EXERCISE MATERIAL: Begin

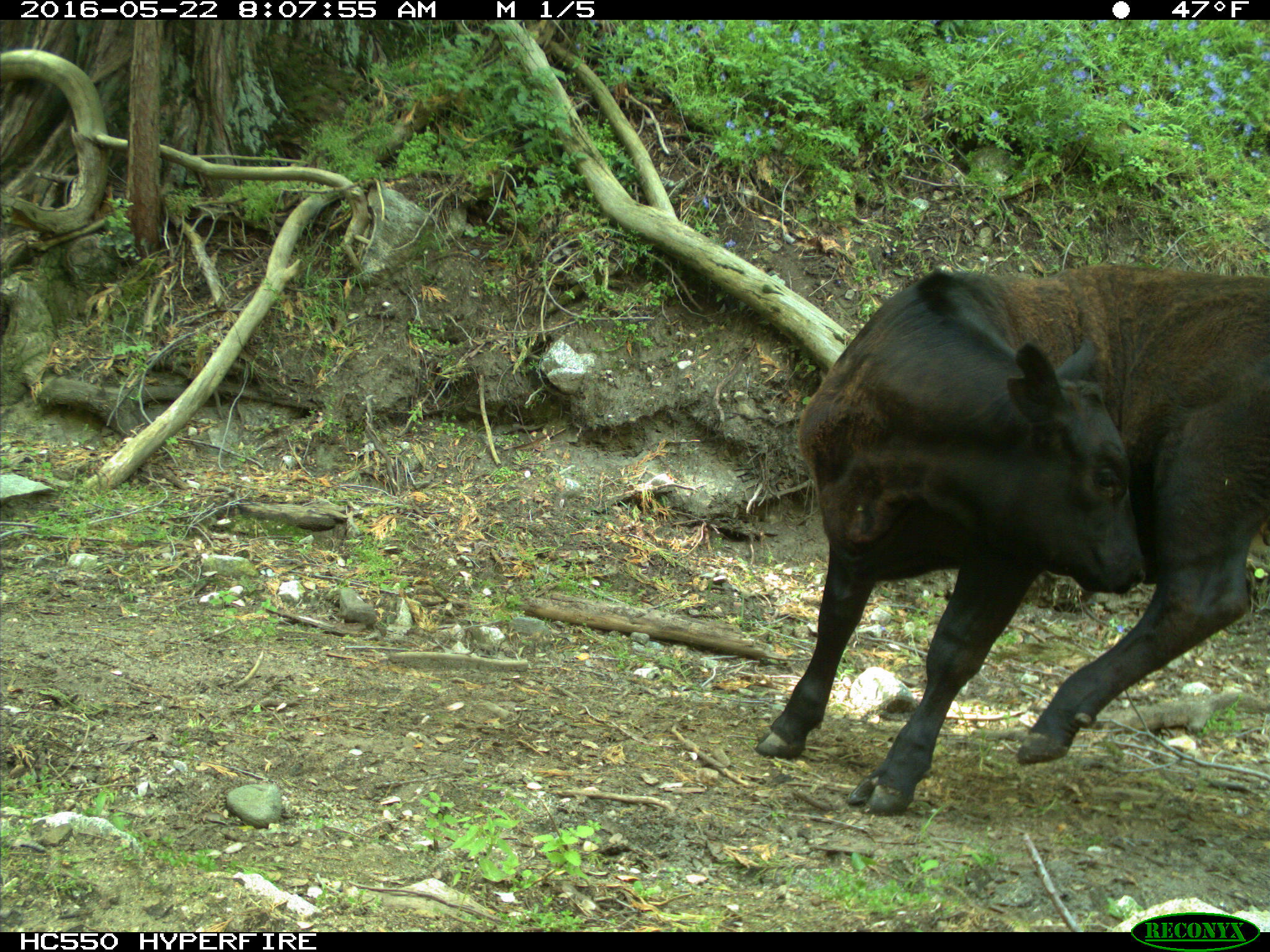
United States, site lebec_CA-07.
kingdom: Animalia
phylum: Chordata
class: Mammalia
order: Artiodactyla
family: Bovidae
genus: Bos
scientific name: Bos taurus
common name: domestic cow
Bos taurus (domestic cow).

EXERCISE MATERIAL: End

> [TASK TO COMPLETE]: Please set down, with no changes, the line that contains "class: Mammalia" and all the lines after it until the entries end; write nothing besides them.

> [EXERCISE RESPONSE]:
class: Mammalia
order: Artiodactyla
family: Bovidae
genus: Bos
scientific name: Bos taurus
common name: domestic cow
Bos taurus (domestic cow).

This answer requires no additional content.